Surabayatoday.id, Surabaya – Konsep koperasi toko kelontong dinilai mempunyai potensi yang luar biasa. Toko kelontong memberikan dampak ekonomi yang luas bagi masyarakat di Kota Surabaya.
Untuk memaksimalkan hal itu, Disdag juga menyiapkan aplikasi Elektronik Distribusi Controlling (E-Discont) yang dapat memberikan informasi terkait distributor yang menjual komoditi murah kepada pemilik unit usaha.
Dalam aplikasi ini, pemilik koperasi toko kelontong itu diberikan data-data informasi distributor yang menjual komoditi dengan harga murah. Sedangkan mereka yang tergabung dalam koperasi toko kelontong ini sebanyak
ada 855.
Karena itu Disdag menyiapkan aplikasi Elektronik Distribusi Controlling (E-Discont). “Sementara ini (aplikasi) masih terfokus kepada empat item, yakni gula, minyak, beras dan telur,” kata Kepala Bidang Distribusi, Dinas Perdagangan Kota Surabaya, Trio Wahyu Bowo.
Dia menjelaskan, aplikasi E-Discont yang dibuat tahun 2019 ini terus dilakukan penyempurnaan hingga sekarang. Menurutnya, aplikasi ini memang disiapkan bagi koperasi toko kelontong agar mereka lebih mudah mendapatkan komoditi dengan harga yang lebih murah.
“Data distributornya yang kita masukkan di E-Discont itu. Jadi koperasi toko kelontong nanti bisa melihat data distributor yang menjual empat komoditas itu yang mana yang murah sesuai dengan wilayahnya,” terang dia.
Tri juga menyatakan, bahwa pembinaan terhadap koperasi toko kelontong ini dilakukan agar roda perekonomian di masyarakat terus berputar. Di sisi lain, pembinaan ini juga diharapkan agar unit usaha itu mampu bersaing dengan keberadaan toko modern.
“Intinya dulu itu kan impian dari Ibu Risma (Tri Rismaharini) agar toko kelontong ini supaya tidak mati dengan keberadaan toko swalayan modern,” ungkap dia.
Sementara itu, Chayatun Nuro, pemilik toko kelontong di wilayah Kelurahan Genting Kalianak, Kecamatan Asemrowo Surabaya mengakui, saat ini tokonya terus mengalami kenaikan pendapatan dengan adanya pendampingan dari Pemkot Surabaya.
“Memang dulu belum ada pendampingan untuk toko kelontong.
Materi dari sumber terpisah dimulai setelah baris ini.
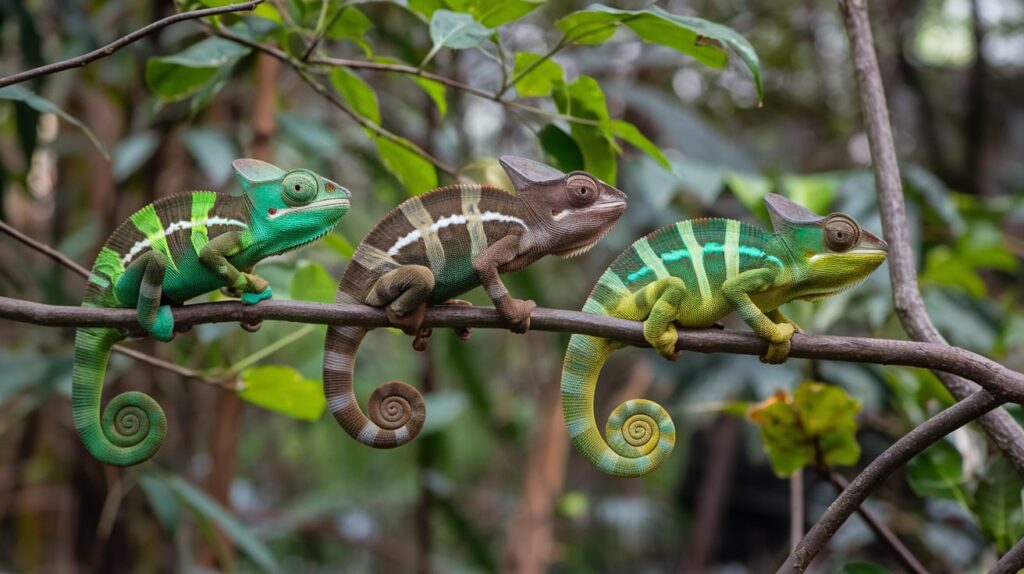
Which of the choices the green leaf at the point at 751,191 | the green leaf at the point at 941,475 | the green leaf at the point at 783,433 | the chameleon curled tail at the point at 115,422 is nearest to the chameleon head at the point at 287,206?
the chameleon curled tail at the point at 115,422

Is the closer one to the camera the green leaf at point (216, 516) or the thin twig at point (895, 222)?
the thin twig at point (895, 222)

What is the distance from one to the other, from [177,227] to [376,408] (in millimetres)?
330

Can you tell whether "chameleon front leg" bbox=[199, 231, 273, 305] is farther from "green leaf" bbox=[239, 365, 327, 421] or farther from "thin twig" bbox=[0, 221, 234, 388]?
"green leaf" bbox=[239, 365, 327, 421]

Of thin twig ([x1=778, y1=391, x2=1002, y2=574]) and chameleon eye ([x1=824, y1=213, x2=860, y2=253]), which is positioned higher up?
chameleon eye ([x1=824, y1=213, x2=860, y2=253])

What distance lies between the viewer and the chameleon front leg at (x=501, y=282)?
1.10 m

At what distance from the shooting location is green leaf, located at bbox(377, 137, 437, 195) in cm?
148

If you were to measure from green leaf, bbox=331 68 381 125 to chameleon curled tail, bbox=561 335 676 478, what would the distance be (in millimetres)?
558

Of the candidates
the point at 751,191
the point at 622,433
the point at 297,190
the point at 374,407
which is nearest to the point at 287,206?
the point at 297,190

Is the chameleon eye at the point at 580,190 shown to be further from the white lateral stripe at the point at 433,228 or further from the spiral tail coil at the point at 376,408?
the spiral tail coil at the point at 376,408

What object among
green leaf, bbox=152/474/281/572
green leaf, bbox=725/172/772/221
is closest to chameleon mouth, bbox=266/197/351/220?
green leaf, bbox=152/474/281/572

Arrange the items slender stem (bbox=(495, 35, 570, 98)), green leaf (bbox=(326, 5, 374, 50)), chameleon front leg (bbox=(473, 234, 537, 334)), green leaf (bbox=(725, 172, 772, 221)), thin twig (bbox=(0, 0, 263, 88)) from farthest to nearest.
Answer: green leaf (bbox=(725, 172, 772, 221)), green leaf (bbox=(326, 5, 374, 50)), slender stem (bbox=(495, 35, 570, 98)), chameleon front leg (bbox=(473, 234, 537, 334)), thin twig (bbox=(0, 0, 263, 88))

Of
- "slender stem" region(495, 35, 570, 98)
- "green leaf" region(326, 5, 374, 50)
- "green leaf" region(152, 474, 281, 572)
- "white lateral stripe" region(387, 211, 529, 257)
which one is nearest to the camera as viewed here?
"white lateral stripe" region(387, 211, 529, 257)

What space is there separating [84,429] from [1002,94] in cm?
447

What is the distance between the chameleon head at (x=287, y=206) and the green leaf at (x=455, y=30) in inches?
9.4
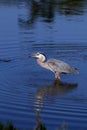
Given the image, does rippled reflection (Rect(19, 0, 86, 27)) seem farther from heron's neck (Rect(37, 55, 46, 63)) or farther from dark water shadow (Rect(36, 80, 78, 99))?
dark water shadow (Rect(36, 80, 78, 99))

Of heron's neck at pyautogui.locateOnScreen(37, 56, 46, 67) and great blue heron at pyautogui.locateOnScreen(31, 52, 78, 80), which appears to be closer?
great blue heron at pyautogui.locateOnScreen(31, 52, 78, 80)

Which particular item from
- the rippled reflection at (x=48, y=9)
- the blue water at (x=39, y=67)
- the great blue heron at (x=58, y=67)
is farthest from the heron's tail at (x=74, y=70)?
the rippled reflection at (x=48, y=9)

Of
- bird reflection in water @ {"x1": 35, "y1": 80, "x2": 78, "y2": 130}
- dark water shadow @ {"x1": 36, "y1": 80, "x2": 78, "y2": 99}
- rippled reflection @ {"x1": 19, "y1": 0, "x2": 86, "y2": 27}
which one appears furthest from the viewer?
rippled reflection @ {"x1": 19, "y1": 0, "x2": 86, "y2": 27}

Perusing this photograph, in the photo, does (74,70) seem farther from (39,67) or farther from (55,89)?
(39,67)

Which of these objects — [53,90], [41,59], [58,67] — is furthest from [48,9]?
[53,90]

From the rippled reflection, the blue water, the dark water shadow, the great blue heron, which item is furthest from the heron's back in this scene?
the rippled reflection

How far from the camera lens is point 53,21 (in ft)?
83.6

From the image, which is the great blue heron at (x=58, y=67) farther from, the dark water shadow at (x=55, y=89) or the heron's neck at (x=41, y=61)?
the dark water shadow at (x=55, y=89)

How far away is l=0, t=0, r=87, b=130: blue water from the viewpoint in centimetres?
1255

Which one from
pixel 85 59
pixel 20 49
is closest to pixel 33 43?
pixel 20 49

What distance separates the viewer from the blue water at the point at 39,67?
1255cm

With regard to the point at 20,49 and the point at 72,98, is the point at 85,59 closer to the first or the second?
the point at 20,49

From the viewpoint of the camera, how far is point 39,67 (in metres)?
17.6

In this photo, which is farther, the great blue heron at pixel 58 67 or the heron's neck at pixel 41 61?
the heron's neck at pixel 41 61
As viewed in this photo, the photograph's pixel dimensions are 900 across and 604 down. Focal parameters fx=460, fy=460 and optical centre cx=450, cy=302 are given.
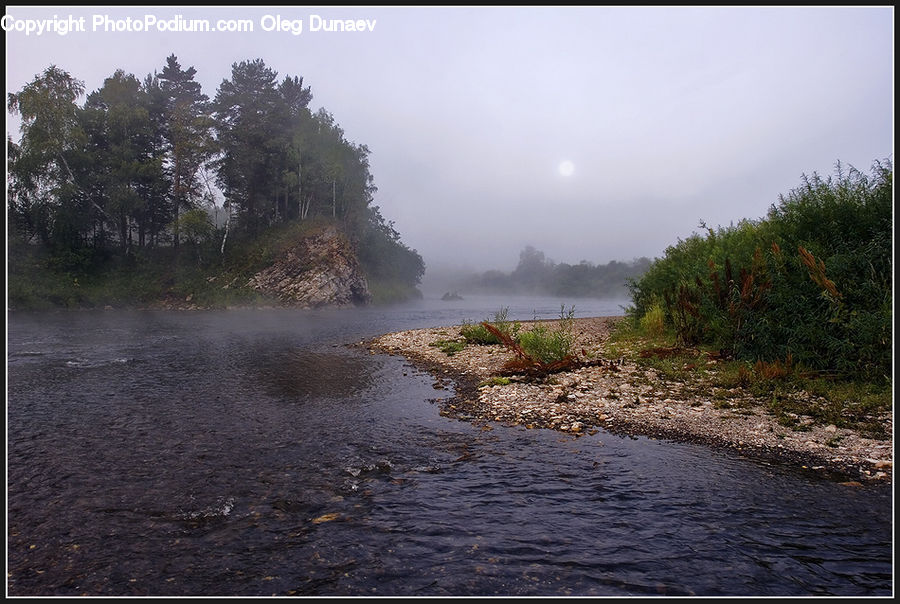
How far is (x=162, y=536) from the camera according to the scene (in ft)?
17.0

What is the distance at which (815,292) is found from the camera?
1183 centimetres

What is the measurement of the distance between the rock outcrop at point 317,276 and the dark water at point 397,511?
44.6m

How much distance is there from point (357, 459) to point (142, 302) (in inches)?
2086

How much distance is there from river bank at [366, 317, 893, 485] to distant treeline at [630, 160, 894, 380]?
2419 mm

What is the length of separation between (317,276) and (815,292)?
51.1m

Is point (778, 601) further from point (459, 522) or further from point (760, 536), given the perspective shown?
point (459, 522)

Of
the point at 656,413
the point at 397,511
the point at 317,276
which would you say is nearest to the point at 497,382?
the point at 656,413

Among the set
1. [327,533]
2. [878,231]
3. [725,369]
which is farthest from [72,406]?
[878,231]

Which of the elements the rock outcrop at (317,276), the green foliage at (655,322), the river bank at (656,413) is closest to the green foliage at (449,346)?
the river bank at (656,413)

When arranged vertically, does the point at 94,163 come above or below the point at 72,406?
above

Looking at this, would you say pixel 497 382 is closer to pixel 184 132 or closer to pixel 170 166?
pixel 184 132

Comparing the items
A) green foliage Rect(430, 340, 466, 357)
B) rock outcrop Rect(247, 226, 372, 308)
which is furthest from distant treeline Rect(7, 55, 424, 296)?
green foliage Rect(430, 340, 466, 357)

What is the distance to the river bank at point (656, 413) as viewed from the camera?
24.6 ft

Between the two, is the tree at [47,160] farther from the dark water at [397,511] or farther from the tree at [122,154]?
the dark water at [397,511]
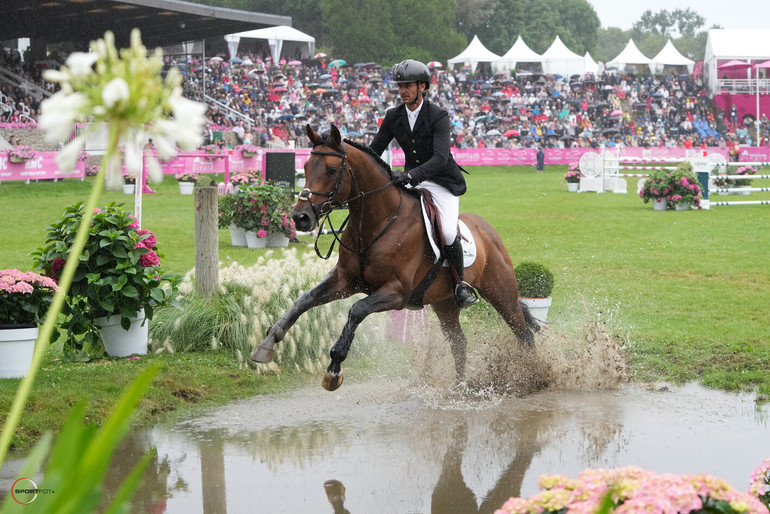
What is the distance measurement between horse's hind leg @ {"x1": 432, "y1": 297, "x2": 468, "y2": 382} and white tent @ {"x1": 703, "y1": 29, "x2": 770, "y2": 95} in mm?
55264

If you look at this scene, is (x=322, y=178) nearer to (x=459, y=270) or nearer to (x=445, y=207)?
(x=445, y=207)

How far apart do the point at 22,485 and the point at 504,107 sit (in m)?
48.9

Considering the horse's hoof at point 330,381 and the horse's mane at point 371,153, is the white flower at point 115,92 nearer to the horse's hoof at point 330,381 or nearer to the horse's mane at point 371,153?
the horse's hoof at point 330,381

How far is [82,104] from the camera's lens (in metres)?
1.41

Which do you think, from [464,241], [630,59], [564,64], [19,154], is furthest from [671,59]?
[464,241]

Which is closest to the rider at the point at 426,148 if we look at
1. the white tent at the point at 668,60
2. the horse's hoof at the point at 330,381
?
the horse's hoof at the point at 330,381

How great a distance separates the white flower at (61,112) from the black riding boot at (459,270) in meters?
5.80

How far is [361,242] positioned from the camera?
6754 millimetres

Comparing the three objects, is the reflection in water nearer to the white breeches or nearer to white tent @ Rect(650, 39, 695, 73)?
the white breeches

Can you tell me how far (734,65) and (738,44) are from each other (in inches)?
174

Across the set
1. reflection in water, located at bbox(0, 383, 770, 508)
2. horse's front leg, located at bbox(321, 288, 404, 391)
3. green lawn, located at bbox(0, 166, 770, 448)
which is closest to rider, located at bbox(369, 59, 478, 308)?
horse's front leg, located at bbox(321, 288, 404, 391)

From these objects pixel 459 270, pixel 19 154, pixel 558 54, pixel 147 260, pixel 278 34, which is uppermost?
pixel 278 34

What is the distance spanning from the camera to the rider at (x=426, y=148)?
6.98 m

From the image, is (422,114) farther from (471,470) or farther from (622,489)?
(622,489)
Kemudian, ada penggagasan, jadi sekarang lebih diperhatikan. Apalagi saat ada program gula murah itu juga tiap toko kelontong dijatah ada anggotanya,” kata Chayatun.
Bahkan, sejak adanya pendampingan berkala yang dilakukan Pemkot Surabaya, Chayatun kini lebih detail terkait pengelolaan stok barang dan manajemen keuangan. Jika sebelumnya, ia mengaku hanya sekadar menjual tanpa mengerti detail masalah pembukuan.
Menurutnya, manajemen awalnya hanya sekadar toko biasa, urusan pembukuan tidak seberapa detail. “Setelah ada pelatihan dari Disdag dengan menghadirkan narasumber yang kompeten untuk toko jadi sedikit banyak tahu tidak sekadar hanya jual beli,” katanya.
Hal yang sama diungkapkan oleh Titik Windarti. Pemilik toko di kawasan Karangpilang Surabaya yang fokus pada penjualan kerupuk puli ini mengaku, bahwa produksinya terus mengalami peningkatan. Jika sebelumnya produksinya sehari hanya sampai 3 kilogram, kini dapat mencapai 10 kilogram.
“Sebelum ada pendampingan itu hanya 3 kilogram. Tapi, sejak ada pendampingan alhamdulillah sudah banyak yang minat pembelinya,” tutupnya. (ST01)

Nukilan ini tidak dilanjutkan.